(Saved data entries)
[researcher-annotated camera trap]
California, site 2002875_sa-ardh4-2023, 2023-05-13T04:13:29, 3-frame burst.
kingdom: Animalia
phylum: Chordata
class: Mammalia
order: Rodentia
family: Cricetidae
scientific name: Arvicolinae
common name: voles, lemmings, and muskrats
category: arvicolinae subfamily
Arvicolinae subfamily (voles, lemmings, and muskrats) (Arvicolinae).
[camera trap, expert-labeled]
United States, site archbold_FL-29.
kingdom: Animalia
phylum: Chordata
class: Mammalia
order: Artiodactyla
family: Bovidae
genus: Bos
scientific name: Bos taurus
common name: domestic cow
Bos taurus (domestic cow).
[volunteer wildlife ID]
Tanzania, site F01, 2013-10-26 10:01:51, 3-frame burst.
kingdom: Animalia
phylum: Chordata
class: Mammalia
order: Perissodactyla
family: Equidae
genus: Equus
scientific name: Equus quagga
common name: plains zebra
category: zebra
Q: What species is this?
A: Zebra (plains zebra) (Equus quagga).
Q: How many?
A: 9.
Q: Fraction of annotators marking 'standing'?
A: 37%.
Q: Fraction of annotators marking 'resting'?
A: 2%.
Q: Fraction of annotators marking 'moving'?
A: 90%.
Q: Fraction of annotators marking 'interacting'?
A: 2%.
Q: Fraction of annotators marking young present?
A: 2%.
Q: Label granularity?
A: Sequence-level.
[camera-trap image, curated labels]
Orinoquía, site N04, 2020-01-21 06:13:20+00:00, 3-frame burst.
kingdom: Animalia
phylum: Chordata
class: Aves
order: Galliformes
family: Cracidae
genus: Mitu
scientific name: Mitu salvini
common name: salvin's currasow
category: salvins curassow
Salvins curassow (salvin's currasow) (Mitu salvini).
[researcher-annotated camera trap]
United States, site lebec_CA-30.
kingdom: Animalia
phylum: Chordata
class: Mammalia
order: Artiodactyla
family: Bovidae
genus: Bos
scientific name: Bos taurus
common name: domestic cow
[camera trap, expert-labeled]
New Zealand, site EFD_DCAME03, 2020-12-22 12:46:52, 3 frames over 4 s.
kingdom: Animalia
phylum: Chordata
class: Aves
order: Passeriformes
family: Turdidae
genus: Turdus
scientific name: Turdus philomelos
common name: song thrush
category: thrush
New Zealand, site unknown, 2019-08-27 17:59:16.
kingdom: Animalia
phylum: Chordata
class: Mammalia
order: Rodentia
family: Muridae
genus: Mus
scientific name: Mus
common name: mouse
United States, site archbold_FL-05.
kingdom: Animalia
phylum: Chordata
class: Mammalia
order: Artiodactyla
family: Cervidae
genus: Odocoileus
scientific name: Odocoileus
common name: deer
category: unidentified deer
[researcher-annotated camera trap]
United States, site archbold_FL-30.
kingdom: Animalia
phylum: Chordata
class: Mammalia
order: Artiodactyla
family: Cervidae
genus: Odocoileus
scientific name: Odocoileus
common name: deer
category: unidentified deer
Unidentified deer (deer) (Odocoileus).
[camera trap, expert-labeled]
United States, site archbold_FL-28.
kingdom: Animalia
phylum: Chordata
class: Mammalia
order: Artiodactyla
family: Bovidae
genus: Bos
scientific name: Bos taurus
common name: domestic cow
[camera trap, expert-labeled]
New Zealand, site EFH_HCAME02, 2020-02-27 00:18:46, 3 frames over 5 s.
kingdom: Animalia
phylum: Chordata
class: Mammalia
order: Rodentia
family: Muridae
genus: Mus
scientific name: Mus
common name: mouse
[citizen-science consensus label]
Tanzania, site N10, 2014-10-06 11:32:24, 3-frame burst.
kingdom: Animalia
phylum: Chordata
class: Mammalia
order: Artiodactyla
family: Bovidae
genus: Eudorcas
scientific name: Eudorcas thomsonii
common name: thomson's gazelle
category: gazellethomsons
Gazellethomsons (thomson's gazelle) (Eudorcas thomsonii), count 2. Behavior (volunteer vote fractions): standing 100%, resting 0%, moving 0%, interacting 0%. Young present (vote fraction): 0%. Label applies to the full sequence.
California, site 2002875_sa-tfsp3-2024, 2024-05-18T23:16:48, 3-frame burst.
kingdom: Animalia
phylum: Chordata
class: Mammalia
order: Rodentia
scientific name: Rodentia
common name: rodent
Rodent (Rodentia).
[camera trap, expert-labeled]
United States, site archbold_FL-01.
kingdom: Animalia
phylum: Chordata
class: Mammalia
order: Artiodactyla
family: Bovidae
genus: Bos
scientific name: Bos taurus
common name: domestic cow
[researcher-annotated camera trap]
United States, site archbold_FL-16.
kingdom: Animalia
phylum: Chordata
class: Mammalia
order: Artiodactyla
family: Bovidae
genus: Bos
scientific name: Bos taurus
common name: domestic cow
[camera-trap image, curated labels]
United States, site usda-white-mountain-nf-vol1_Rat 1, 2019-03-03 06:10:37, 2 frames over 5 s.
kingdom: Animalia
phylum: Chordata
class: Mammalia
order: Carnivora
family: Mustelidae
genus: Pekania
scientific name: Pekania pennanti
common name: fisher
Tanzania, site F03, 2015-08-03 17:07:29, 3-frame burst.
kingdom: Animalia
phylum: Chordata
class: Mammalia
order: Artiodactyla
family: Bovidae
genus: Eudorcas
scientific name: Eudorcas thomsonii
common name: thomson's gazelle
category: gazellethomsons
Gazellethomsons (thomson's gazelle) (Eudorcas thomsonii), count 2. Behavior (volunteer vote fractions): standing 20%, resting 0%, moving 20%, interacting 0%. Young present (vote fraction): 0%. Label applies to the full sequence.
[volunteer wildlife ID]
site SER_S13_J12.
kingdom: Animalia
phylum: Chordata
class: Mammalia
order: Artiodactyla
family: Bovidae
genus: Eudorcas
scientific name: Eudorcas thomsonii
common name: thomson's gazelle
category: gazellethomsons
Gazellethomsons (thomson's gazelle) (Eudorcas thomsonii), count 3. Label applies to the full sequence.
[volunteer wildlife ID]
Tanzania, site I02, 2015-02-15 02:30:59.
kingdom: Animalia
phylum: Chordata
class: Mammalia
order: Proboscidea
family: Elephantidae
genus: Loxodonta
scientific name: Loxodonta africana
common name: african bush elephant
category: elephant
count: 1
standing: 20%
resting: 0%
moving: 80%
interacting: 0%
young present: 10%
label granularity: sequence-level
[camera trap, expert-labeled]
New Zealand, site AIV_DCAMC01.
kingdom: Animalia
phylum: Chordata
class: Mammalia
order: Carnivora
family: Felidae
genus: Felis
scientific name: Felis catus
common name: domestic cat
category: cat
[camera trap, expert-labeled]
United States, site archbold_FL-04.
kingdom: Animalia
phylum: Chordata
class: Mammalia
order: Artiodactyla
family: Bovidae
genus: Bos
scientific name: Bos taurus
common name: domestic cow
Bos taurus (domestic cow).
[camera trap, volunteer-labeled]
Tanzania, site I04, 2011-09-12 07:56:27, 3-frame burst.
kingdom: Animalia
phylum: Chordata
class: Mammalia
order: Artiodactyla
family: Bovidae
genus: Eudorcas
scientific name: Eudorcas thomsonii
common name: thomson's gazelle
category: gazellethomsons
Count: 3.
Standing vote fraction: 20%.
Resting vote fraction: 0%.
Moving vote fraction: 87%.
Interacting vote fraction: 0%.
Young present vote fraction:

PROBLEM DESCRIPTION
Copy down the whole of the data above, matching it exactly.

WRITTEN ANSWER
[researcher-annotated camera trap]
California, site 2002875_sa-ardh4-2023, 2023-05-13T04:13:29, 3-frame burst.
kingdom: Animalia
phylum: Chordata
class: Mammalia
order: Rodentia
family: Cricetidae
scientific name: Arvicolinae
common name: voles, lemmings, and muskrats
category: arvicolinae subfamily
Arvicolinae subfamily (voles, lemmings, and muskrats) (Arvicolinae).
[camera trap, expert-labeled]
United States, site archbold_FL-29.
kingdom: Animalia
phylum: Chordata
class: Mammalia
order: Artiodactyla
family: Bovidae
genus: Bos
scientific name: Bos taurus
common name: domestic cow
Bos taurus (domestic cow).
[volunteer wildlife ID]
Tanzania, site F01, 2013-10-26 10:01:51, 3-frame burst.
kingdom: Animalia
phylum: Chordata
class: Mammalia
order: Perissodactyla
family: Equidae
genus: Equus
scientific name: Equus quagga
common name: plains zebra
category: zebra
Q: What species is this?
A: Zebra (plains zebra) (Equus quagga).
Q: How many?
A: 9.
Q: Fraction of annotators marking 'standing'?
A: 37%.
Q: Fraction of annotators marking 'resting'?
A: 2%.
Q: Fraction of annotators marking 'moving'?
A: 90%.
Q: Fraction of annotators marking 'interacting'?
A: 2%.
Q: Fraction of annotators marking young present?
A: 2%.
Q: Label granularity?
A: Sequence-level.
[camera-trap image, curated labels]
Orinoquía, site N04, 2020-01-21 06:13:20+00:00, 3-frame burst.
kingdom: Animalia
phylum: Chordata
class: Aves
order: Galliformes
family: Cracidae
genus: Mitu
scientific name: Mitu salvini
common name: salvin's currasow
category: salvins curassow
Salvins curassow (salvin's currasow) (Mitu salvini).
[researcher-annotated camera trap]
United States, site lebec_CA-30.
kingdom: Animalia
phylum: Chordata
class: Mammalia
order: Artiodactyla
family: Bovidae
genus: Bos
scientific name: Bos taurus
common name: domestic cow
[camera trap, expert-labeled]
New Zealand, site EFD_DCAME03, 2020-12-22 12:46:52, 3 frames over 4 s.
kingdom: Animalia
phylum: Chordata
class: Aves
order: Passeriformes
family: Turdidae
genus: Turdus
scientific name: Turdus philomelos
common name: song thrush
category: thrush
New Zealand, site unknown, 2019-08-27 17:59:16.
kingdom: Animalia
phylum: Chordata
class: Mammalia
order: Rodentia
family: Muridae
genus: Mus
scientific name: Mus
common name: mouse
United States, site archbold_FL-05.
kingdom: Animalia
phylum: Chordata
class: Mammalia
order: Artiodactyla
family: Cervidae
genus: Odocoileus
scientific name: Odocoileus
common name: deer
category: unidentified deer
[researcher-annotated camera trap]
United States, site archbold_FL-30.
kingdom: Animalia
phylum: Chordata
class: Mammalia
order: Artiodactyla
family: Cervidae
genus: Odocoileus
scientific name: Odocoileus
common name: deer
category: unidentified deer
Unidentified deer (deer) (Odocoileus).
[camera trap, expert-labeled]
United States, site archbold_FL-28.
kingdom: Animalia
phylum: Chordata
class: Mammalia
order: Artiodactyla
family: Bovidae
genus: Bos
scientific name: Bos taurus
common name: domestic cow
[camera trap, expert-labeled]
New Zealand, site EFH_HCAME02, 2020-02-27 00:18:46, 3 frames over 5 s.
kingdom: Animalia
phylum: Chordata
class: Mammalia
order: Rodentia
family: Muridae
genus: Mus
scientific name: Mus
common name: mouse
[citizen-science consensus label]
Tanzania, site N10, 2014-10-06 11:32:24, 3-frame burst.
kingdom: Animalia
phylum: Chordata
class: Mammalia
order: Artiodactyla
family: Bovidae
genus: Eudorcas
scientific name: Eudorcas thomsonii
common name: thomson's gazelle
category: gazellethomsons
Gazellethomsons (thomson's gazelle) (Eudorcas thomsonii), count 2. Behavior (volunteer vote fractions): standing 100%, resting 0%, moving 0%, interacting 0%. Young present (vote fraction): 0%. Label applies to the full sequence.
California, site 2002875_sa-tfsp3-2024, 2024-05-18T23:16:48, 3-frame burst.
kingdom: Animalia
phylum: Chordata
class: Mammalia
order: Rodentia
scientific name: Rodentia
common name: rodent
Rodent (Rodentia).
[camera trap, expert-labeled]
United States, site archbold_FL-01.
kingdom: Animalia
phylum: Chordata
class: Mammalia
order: Artiodactyla
family: Bovidae
genus: Bos
scientific name: Bos taurus
common name: domestic cow
[researcher-annotated camera trap]
United States, site archbold_FL-16.
kingdom: Animalia
phylum: Chordata
class: Mammalia
order: Artiodactyla
family: Bovidae
genus: Bos
scientific name: Bos taurus
common name: domestic cow
[camera-trap image, curated labels]
United States, site usda-white-mountain-nf-vol1_Rat 1, 2019-03-03 06:10:37, 2 frames over 5 s.
kingdom: Animalia
phylum: Chordata
class: Mammalia
order: Carnivora
family: Mustelidae
genus: Pekania
scientific name: Pekania pennanti
common name: fisher
Tanzania, site F03, 2015-08-03 17:07:29, 3-frame burst.
kingdom: Animalia
phylum: Chordata
class: Mammalia
order: Artiodactyla
family: Bovidae
genus: Eudorcas
scientific name: Eudorcas thomsonii
common name: thomson's gazelle
category: gazellethomsons
Gazellethomsons (thomson's gazelle) (Eudorcas thomsonii), count 2. Behavior (volunteer vote fractions): standing 20%, resting 0%, moving 20%, interacting 0%. Young present (vote fraction): 0%. Label applies to the full sequence.
[volunteer wildlife ID]
site SER_S13_J12.
kingdom: Animalia
phylum: Chordata
class: Mammalia
order: Artiodactyla
family: Bovidae
genus: Eudorcas
scientific name: Eudorcas thomsonii
common name: thomson's gazelle
category: gazellethomsons
Gazellethomsons (thomson's gazelle) (Eudorcas thomsonii), count 3. Label applies to the full sequence.
[volunteer wildlife ID]
Tanzania, site I02, 2015-02-15 02:30:59.
kingdom: Animalia
phylum: Chordata
class: Mammalia
order: Proboscidea
family: Elephantidae
genus: Loxodonta
scientific name: Loxodonta africana
common name: african bush elephant
category: elephant
count: 1
standing: 20%
resting: 0%
moving: 80%
interacting: 0%
young present: 10%
label granularity: sequence-level
[camera trap, expert-labeled]
New Zealand, site AIV_DCAMC01.
kingdom: Animalia
phylum: Chordata
class: Mammalia
order: Carnivora
family: Felidae
genus: Felis
scientific name: Felis catus
common name: domestic cat
category: cat
[camera trap, expert-labeled]
United States, site archbold_FL-04.
kingdom: Animalia
phylum: Chordata
class: Mammalia
order: Artiodactyla
family: Bovidae
genus: Bos
scientific name: Bos taurus
common name: domestic cow
Bos taurus (domestic cow).
[camera trap, volunteer-labeled]
Tanzania, site I04, 2011-09-12 07:56:27, 3-frame burst.
kingdom: Animalia
phylum: Chordata
class: Mammalia
order: Artiodactyla
family: Bovidae
genus: Eudorcas
scientific name: Eudorcas thomsonii
common name: thomson's gazelle
category: gazellethomsons
Count: 3.
Standing vote fraction: 20%.
Resting vote fraction: 0%.
Moving vote fraction: 87%.
Interacting vote fraction: 0%.
Young present vote fraction:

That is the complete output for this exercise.